Family Physicians are in great shortage across Canada; the Kitchener-Waterloo region has a small population of 535,154 people, yet approximately 25,000 still do not have family doctors. To give a general idea, the average family physician usually has 1000-2000 registered patients, hence the shortage is quite severe. Despite being in severe shortage, many family physicians are forced to manually update patient records and associated paperwork. This includes regularly reading through the patient history and ordering the correct tests based on symptoms present with respect to timeline. Physicians often do not have the time to thoroughly read the entire medical history, hence record-keeping duties are often postponed. There is then a higher chance of forgetting to order necessary tests and accumulation of neglect has led to many cases of license suspension.
What it does
Medissist composes of an Artificial Neural Network (ANN) model that reads through patient records and automatically suggests relevant tests based on past symptoms and medical history. An interactive web app allows input of patient name and medical history (multiple paragraphs, strings separated by newlines), and the physician is then prompted to approve relevant tests for them to be ordered. This reduces the necessary process to only a few seconds and will increase the rate of record-keeping while still adhering to ethical standards by limiting AI-decision making to indirect suggestions.
How I built it
The ANN model
Training data consists of classified text, which is processed in the following manner:
- irrelevant words such as "and", "the", "a" are ignored
- all other words are stemmed to their root before being stored, so "fever", "feverish" would both be stored as "fever" and hence equal in value
- list of key words are valued 1 if exists in input string, 0 otherwise; lists are referred to as bagged words
- classification is based on how categories correlate to word patterns; model is generated based on training data
Python's Natural Language ToolKit (NLTK) library was used. It contains built-in functions for stemming words.
Anvil was used to build the web component since it has many useful features that are directly compatible with Jupyter Notebook.
Challenges I ran into
- Some platforms were previously installed in Python 2 and Python 3 was required for these functionalities, so I had to change path dependencies for all relevant libraries and tools.

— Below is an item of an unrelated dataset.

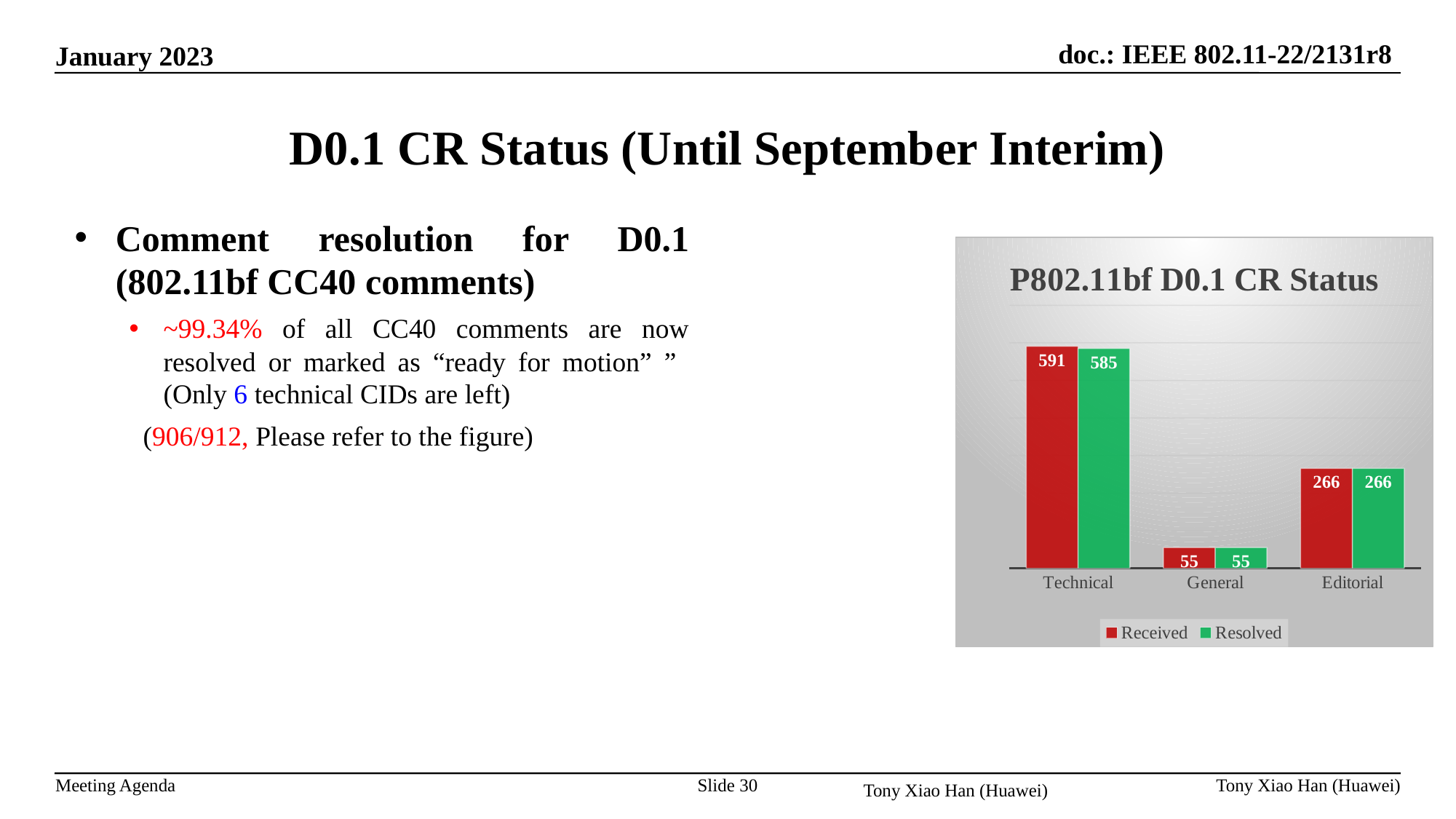
Which category has the lowest Resolved value? General What is the difference between the Received and Resolved values for Technical? 6 How many categories are shown on the x axis? 3 Which is larger, the Received value for Editorial or the Received value for General? Editorial What is the Resolved value for Technical? 585 What is the Received value for General? 55 Which category has the highest Received value? Technical What type of chart is shown? Bar chart What is the Received value for Technical? 591 What is the Resolved value for Editorial? 266 How many series does the legend list? 2 What is the difference between the Received values for Technical and Editorial? 325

- Anvil was a relatively newer platform and many issues arose when attempting to send/retrieve data to/from Jupyter Notebook.
- time was limited and it was difficult to generate large amounts of data that the model could use to train
Accomplishments that I'm proud of
- implementing text classification
- setting up a user-friendly front end that befits purpose
What I learned
- how to ANN :D
- how to connect model input/output to front-end
What's next for Medissist
Accuracy & Coverage
Due to limited time period of the hackathon, training data was scarce and thus the classification was limited to three conditions: Syphilis, Tuberculosis and HIV. We are planning to add more sample patient records to train a more accurate model; in addition, wider range of data would allow us to classify not only these 3 named conditions but many others as well.
Use of Charts &Tables
The input is currently restricted to text. In medical records there are often charts and tables; we hope to be able to read that data and use it as a part of the classification process.
Medical data is highly sensitive information. We were unable to address this due to the scope of the hackathon but hope to implement security measures such as encryption to protect patient privacy.